■ Text ■
--------

The Vital FEW (Food, Energy, Water) are critical to our survival as a human race and much of the life that surrounds us. We need to innovate with environmental intelligence and use materials that have the potential to be upcycled at their end of life as a primary component to achieve sustainable methods of development, consumption, and reuse. We look for solutions that can be used as best practices and offer smart options that eliminate waste and can impact resource efficiency at a significant scale.
“The need for clean, safe water has become one of the most critical issues facing our world. Lack of access to safe water is a leading cause of illness in developing countries, particularly for kids. The United Nations has stated that 80 percent of illnesses and death in the developing world are water related. Yet both governments and development organizations have struggled to find ways to address the problem – something I know from experience. My family’s foundation (Familia de las Americas) tried for many years to tackle this problem by distributing free ceramic filters in my home country of Guatemala. Ceramic pot filtration has proven to be an effective clean water solution – it removes bacteria and parasites from water, and is culturally accepted by customers, who often object to the taste of water that’s purified by chlorination. Yet when our foundation gave away filters in poor communities, our dependence on donations limited us to reaching only about 2,000 families a year. And besides being financially unsustainable, this approach was frequently ineffective, as recipients of the free filters often neglected to use them.
I founded Ecofiltro with the goal of reaching 1 million families with clean water in Guatemala by the year 2020 – a lofty goal that initially seemed like a tall order. I planned to do this in a transactional way, by selling a low-cost filter to the poor. However, it finally hit me that the rural poor are just like us: They want good-looking products. They want aspirational products that they can show off to their neighbors. So we launched a new low-cost aspirational model: They are modern-looking and colorful and we cannot keep them in inventory. In the last seven years, we have sold filters to over 250,000 rural families and over 150,000 urban homes. We are scaling, and as a social enterprise, Ecofiltro is not dependent on donors. We are profitable and constantly finding ways to accelerate our impact at the bottom of the pyramid. I am absolutely thrilled by the CARBON model and its mission. They will be a great catalyst to our efforts throughout the world.”

--------

■ What to do ■
From the text on food, energy, and water, reproduce the part starting with "The Vital FEW" and going on through "a significant scale.", word for word. The material that comes next has no connection to the text on food, energy, and water.

(Extracted records)
--------

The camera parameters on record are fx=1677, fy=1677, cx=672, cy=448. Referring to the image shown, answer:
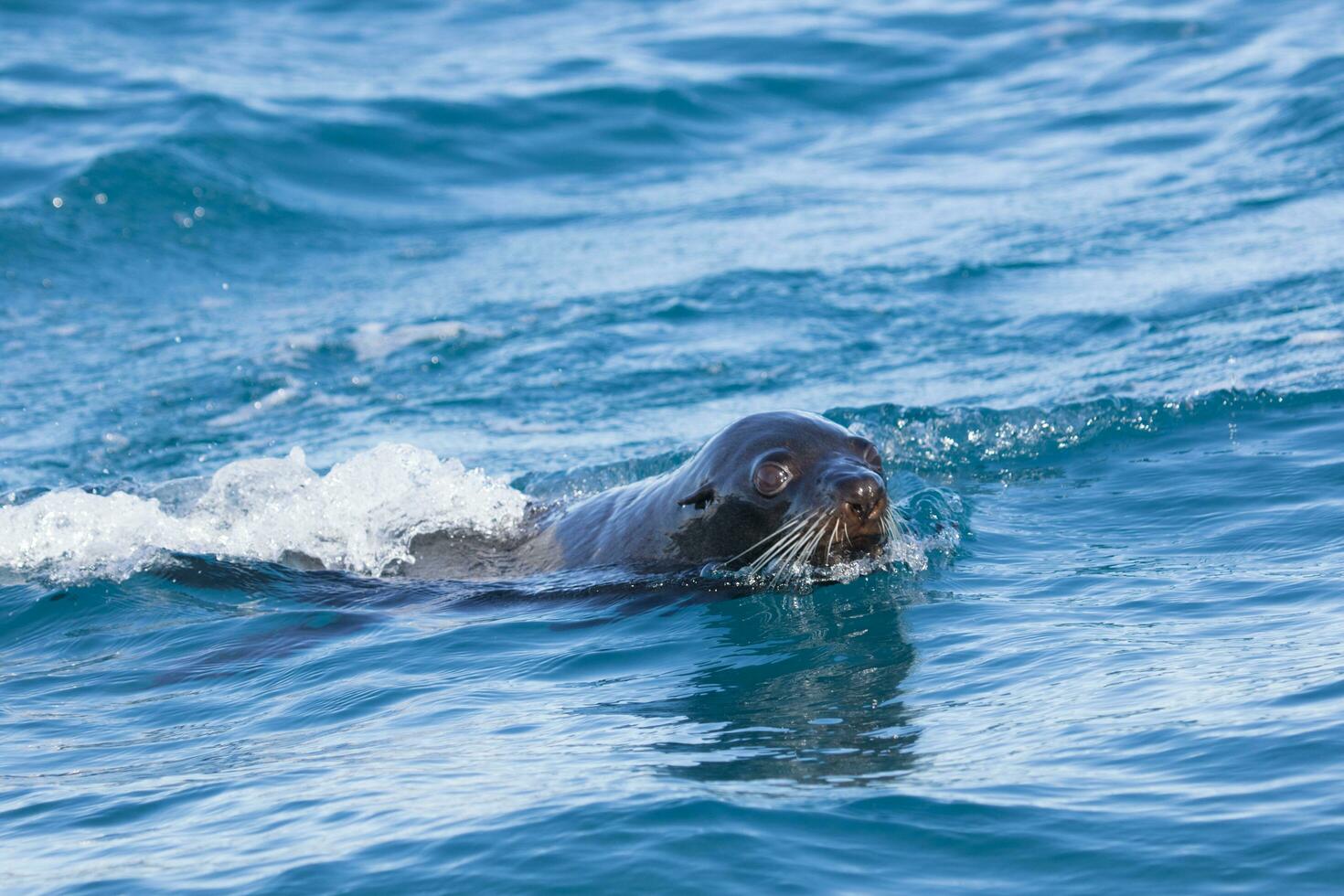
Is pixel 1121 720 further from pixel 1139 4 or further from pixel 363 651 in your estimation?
pixel 1139 4

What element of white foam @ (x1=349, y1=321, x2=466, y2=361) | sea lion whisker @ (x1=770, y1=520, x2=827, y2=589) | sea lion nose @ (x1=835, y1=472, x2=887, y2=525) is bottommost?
sea lion whisker @ (x1=770, y1=520, x2=827, y2=589)

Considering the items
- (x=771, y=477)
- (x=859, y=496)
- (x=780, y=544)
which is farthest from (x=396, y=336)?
(x=859, y=496)

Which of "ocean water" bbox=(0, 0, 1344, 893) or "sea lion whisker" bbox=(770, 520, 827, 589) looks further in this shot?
"sea lion whisker" bbox=(770, 520, 827, 589)

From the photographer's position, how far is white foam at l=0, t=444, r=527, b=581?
8859 mm

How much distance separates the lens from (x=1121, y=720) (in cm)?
534

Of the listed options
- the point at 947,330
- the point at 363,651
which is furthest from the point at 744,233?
the point at 363,651

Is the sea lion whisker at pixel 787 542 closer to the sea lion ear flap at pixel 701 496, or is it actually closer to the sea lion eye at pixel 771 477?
the sea lion eye at pixel 771 477

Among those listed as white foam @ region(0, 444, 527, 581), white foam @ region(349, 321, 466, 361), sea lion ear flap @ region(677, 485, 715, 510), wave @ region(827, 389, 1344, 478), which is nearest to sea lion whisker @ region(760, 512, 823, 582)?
sea lion ear flap @ region(677, 485, 715, 510)

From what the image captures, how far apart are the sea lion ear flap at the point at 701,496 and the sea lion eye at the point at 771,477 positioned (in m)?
0.30

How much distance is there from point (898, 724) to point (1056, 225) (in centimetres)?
1096

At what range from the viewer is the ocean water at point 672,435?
4883 mm

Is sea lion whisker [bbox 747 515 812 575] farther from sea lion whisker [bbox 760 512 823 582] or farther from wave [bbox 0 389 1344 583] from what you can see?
wave [bbox 0 389 1344 583]

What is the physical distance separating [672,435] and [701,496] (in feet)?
11.8

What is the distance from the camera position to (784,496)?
7355 millimetres
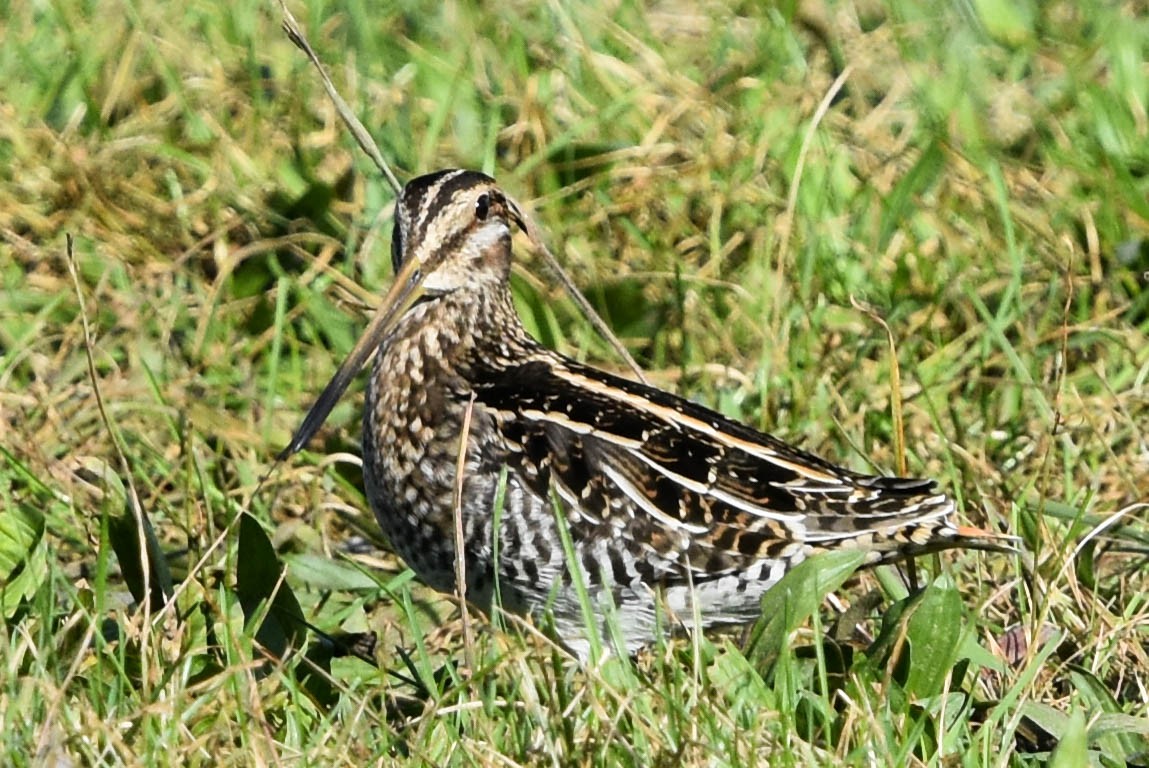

--------

■ Response below ■
The Vital FEW (Food, Energy, Water) are critical to our survival as a human race and much of the life that surrounds us. We need to innovate with environmental intelligence and use materials that have the potential to be upcycled at their end of life as a primary component to achieve sustainable methods of development, consumption, and reuse. We look for solutions that can be used as best practices and offer smart options that eliminate waste and can impact resource efficiency at a significant scale.